Obviously, when it comes to vegetarian food nowadays, there is no way around Ottolenghi’s Plenty and Plenty More cookbooks.
And rightfully so, they really show new ways to use your veg and pack them with some intense flavors!
Although we don’t eat them very often, we love edamame, so it was an easy pick when scanning Plenty More for recipes. This one was an adaptation from the Ottolenghi’s Broccolini & Edamame Salad with Curry Leaves & Coconut that I did back in November. Here is a link to only a slightly tweaked version of the recipe.
What worked and what didn’t:
I mentioned “adaptation” earlier on, but that is stretching it a bit as it was not planned at all. The truth is that grocery shopping went horribly wrong. I wanted to try a couple of recipes that weekend, but I was not able to find all the ingredients – I sure do miss a good shop with fresh Asian produce in Amstelveen! – and I put incorrect total amounts on my shopping list and to top it all I forgot to buy some that actually were on my shopping list…
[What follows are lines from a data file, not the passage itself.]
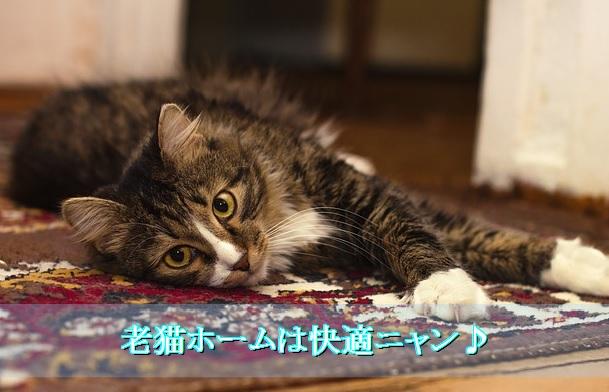 猫-老猫ホーム-快適な環境作りを意識
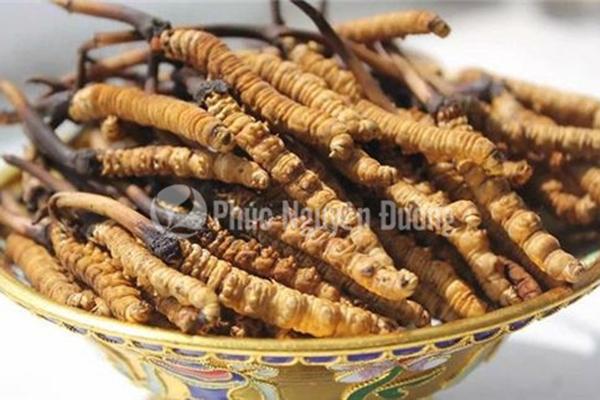 Đông trùng hạ thảo Việt Nam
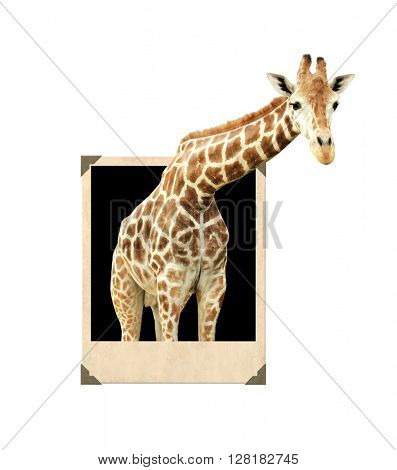Giraffe in vintage photo frame with 3d effect. Isolated on white background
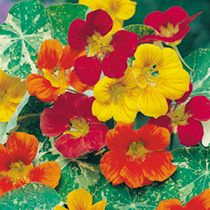 Nasturtium Seeds - Jewel of Africa Mix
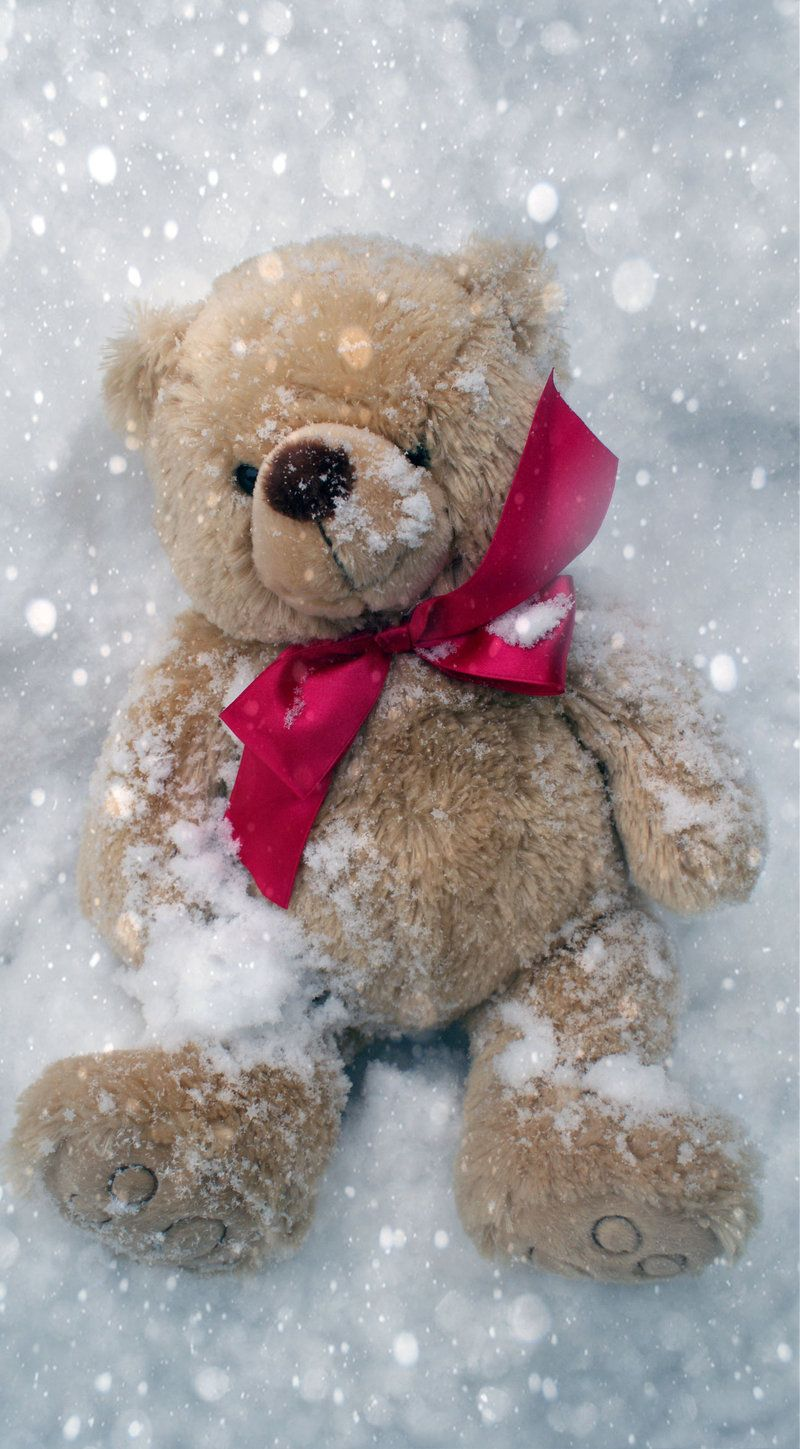 Image result for teddy bear in snow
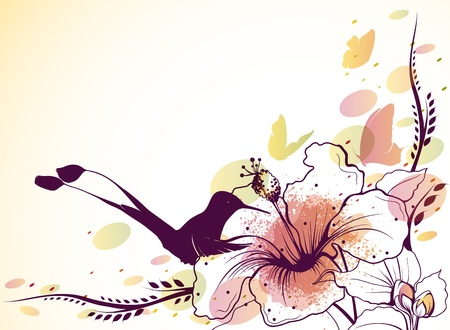 Vector background with flowers, hummingbird and butterflies   Vector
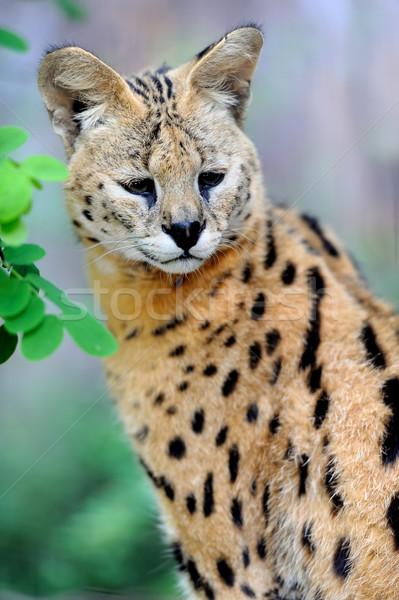 Gato caminando naturales medio ambiente hierba África Foto stock © byrdyak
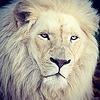 Ranga66's avatar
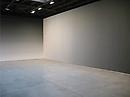 Site Specifics: Iran do Espírito Santo: Deposition at Sean Kelly Gallery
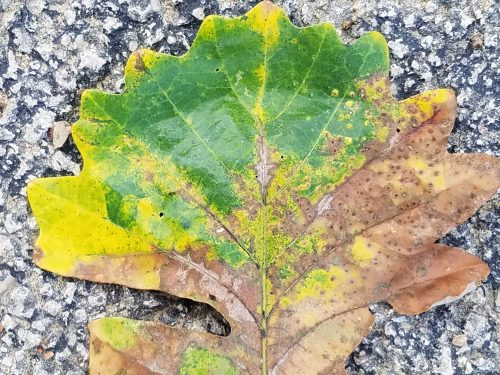 Oak leaf, south of bridge. 25 Sept.
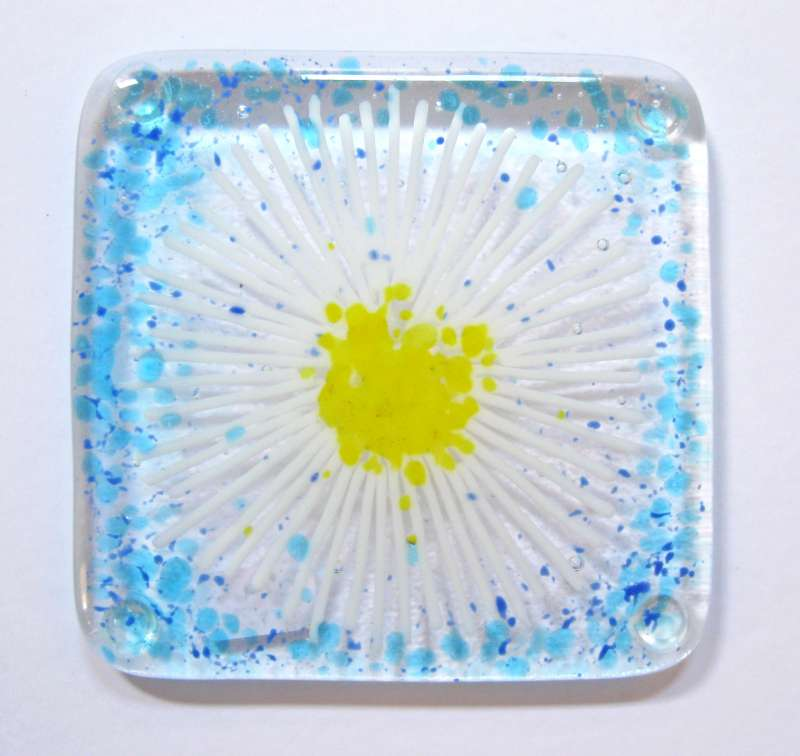 Blue Daisy Coaster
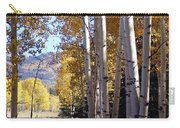 Autumn Chama New Mexico Carry-all Pouch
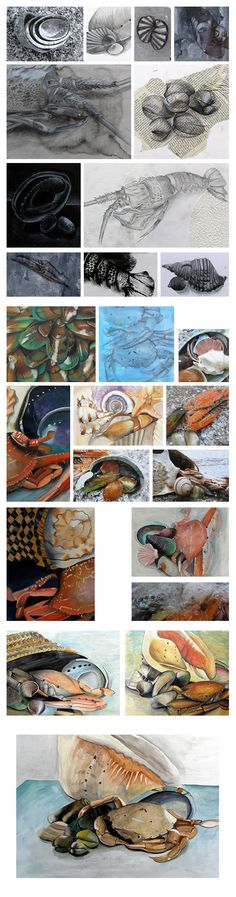 A beautiful Art Exam by Year 11 student Nikau Hindin in response to the topic 'crustaceans'. IGCSE Art & Design
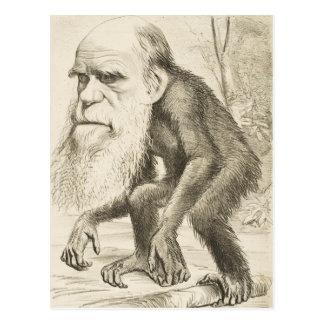 Ejemplo de la original de Charles Darwin Tarjeta Postal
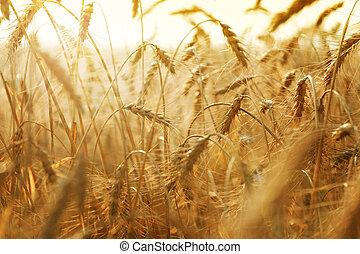 doré, champ blé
I had suppressed that shelling frozen edamame beans is no fun at all (the kids saw that instantly, and all of a sudden had “other” things to do). I also know now why the pre-shelled edamame beans were displayed so prominently next to the freezer section and why they were so damn expensive 😉
So, in the end I didn’t use the coconut, mustard seeds, curry leaves and the 3 dried chillies for the sake of the kids, but chucked in additional spring onions, and some more broccolini and edamame (as I only had half the amount of haricots verts), a fresh red chili, and some white and (smoked) black sesame seeds. I must say that it didn’t turn out bad at all! Quite pleased with the result actually.
Recipe accuracy:
The recipe was easy to follow. The quantity we used, easily serves 4 adults as a main course.
Suggested tweaks:
Not that I can recall (other than trying to get all the required ingredients)
Verdict: 8/10; Will definitely be made again during the summer time!